→ Extracted material
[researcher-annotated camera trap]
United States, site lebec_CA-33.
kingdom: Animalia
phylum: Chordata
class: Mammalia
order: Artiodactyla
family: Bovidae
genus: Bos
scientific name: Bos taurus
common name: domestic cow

→ Work instruction
Copy out the records shown above, every one, exactly.

→ Exercise response
[researcher-annotated camera trap]
United States, site lebec_CA-33.
kingdom: Animalia
phylum: Chordata
class: Mammalia
order: Artiodactyla
family: Bovidae
genus: Bos
scientific name: Bos taurus
common name: domestic cow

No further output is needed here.